Surely Neneh Cherry’s concert on Friday, January 9, at the Highline Ballroom can’t be her first solo live appearance in New York. Her ties to this city are too strong. She spent a good deal of her youth here, after all, moving through the jazz-world circles of her stepfather, trumpeter Don Cherry. And the singles from Raw Like Sushi, her 1989 debut as a singer, songwriter and rapper—“Manchild,” “Kisses on the Wind,” and especially the sassy smash hit “Buffalo Stance” (all together now: “No money man can win my love/It’s sweetness that I’m thinking of”)—were so ubiquitous at the time that it seems downright impossible to believe she never played a solitary NYC show back then. But it’s true.
Reasons for this are many. When Raw Like Sushi came out, Ms. Cherry was heavily pregnant. She also hadn’t been a New York resident for almost a decade; her home base was England, as it continues to be. And from that point on, various health issues, raising three daughters and a stepson, and other family concerns took precedence over public performance. Eventually, they took precedence over making music for public consumption of any kind. Although Ms. Cherry has worked regularly with a wide range of artists over the past two decades, from Youssou N’Dour to Damon Albarn’s Gorillaz, she didn’t cut a single song under her own name for 17 years.
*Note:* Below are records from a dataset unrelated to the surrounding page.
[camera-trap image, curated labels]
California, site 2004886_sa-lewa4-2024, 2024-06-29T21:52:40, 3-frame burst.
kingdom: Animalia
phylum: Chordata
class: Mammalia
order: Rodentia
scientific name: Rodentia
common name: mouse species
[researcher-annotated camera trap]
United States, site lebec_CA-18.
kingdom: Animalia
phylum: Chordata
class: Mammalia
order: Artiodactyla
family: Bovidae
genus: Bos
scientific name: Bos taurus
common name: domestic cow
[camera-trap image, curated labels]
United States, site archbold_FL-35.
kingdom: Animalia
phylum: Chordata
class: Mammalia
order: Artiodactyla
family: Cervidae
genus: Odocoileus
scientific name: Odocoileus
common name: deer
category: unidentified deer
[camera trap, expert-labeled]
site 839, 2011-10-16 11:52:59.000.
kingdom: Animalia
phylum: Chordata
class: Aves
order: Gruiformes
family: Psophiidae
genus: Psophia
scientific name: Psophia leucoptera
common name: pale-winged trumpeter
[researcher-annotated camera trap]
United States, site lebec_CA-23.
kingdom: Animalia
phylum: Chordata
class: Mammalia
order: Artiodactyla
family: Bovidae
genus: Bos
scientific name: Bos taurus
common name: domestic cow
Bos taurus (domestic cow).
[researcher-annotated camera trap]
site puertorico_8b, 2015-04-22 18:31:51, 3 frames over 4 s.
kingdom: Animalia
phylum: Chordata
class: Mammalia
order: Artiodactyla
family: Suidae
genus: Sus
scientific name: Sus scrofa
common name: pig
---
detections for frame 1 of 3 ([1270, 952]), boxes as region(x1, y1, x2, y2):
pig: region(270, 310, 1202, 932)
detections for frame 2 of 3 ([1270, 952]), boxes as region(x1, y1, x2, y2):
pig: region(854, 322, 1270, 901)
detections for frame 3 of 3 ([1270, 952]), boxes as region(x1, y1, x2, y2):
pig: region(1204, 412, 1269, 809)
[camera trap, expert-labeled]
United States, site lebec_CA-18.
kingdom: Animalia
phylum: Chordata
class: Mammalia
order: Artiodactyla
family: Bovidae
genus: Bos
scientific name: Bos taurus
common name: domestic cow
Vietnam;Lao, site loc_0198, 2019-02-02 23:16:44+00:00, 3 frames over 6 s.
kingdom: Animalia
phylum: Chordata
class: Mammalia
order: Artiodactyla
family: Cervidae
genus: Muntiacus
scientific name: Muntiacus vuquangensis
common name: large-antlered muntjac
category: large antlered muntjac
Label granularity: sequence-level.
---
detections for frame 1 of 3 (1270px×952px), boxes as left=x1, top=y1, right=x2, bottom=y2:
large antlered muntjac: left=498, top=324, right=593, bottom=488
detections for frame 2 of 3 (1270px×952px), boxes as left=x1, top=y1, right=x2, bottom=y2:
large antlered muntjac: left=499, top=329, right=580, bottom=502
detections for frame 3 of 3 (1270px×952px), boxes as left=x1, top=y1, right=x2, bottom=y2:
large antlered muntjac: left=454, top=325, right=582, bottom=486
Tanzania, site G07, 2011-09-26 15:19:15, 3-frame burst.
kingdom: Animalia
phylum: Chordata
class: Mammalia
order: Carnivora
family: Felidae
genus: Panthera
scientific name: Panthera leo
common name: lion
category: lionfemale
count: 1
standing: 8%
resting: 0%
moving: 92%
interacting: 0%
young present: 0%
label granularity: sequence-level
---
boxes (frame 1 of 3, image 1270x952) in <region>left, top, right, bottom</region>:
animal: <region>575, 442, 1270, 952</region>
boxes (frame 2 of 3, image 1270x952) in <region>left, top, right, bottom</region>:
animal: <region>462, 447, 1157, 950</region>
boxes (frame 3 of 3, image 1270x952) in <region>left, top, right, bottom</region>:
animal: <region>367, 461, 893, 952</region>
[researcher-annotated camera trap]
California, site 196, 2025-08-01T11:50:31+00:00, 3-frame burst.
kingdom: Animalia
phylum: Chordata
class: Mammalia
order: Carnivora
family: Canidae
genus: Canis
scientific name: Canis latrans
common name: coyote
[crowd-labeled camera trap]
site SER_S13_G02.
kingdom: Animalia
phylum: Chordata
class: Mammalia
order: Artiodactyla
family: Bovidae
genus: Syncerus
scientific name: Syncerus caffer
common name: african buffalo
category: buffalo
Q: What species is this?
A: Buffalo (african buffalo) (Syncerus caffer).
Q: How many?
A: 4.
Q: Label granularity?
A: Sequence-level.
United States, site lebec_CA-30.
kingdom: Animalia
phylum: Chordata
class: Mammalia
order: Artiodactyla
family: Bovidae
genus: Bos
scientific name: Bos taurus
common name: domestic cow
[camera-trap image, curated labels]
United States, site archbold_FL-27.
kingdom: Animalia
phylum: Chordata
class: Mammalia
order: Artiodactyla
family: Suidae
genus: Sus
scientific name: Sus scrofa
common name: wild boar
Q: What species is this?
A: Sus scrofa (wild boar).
That long gap ended in 2014 with the release of Ms. Cherry’s fourth album, Blank Project, a very different kettle of kippers from the late-’80s pop tracks that almost established her as a more multicultural version of Madonna. The death of Ms. Cherry’s mother in 2009 was what initially prompted her return to writing and recording, so it’s not surprising that the new material has a darker tone than any of her previous work. Album opener “Across the Water” lays things out plain as mud: “Since my mother’s gone it always seems to rain.”
But although it may not be as much fun as “Buffalo Stance,” Blank Project is far from miserable. Collaborators RocketNumberNine and producer Four Tet construct a series of ominous yet irresistible grooves loaded with endearingly wacky little touches (like the recurring bell on the title song that evokes the carriage return on a vintage manual typewriter). Audibly buoyed by their backdrops, Ms. Cherry’s singing taps into a richer vein of emotions than ever before on tracks like “Spit Three Times” and “Weightless.” It’s the most compelling music of her career. And something tells me the massed percussion parts that feel almost forbidding on disc will be a lot more celebratory on a New York stage—particularly given the history-making circumstances.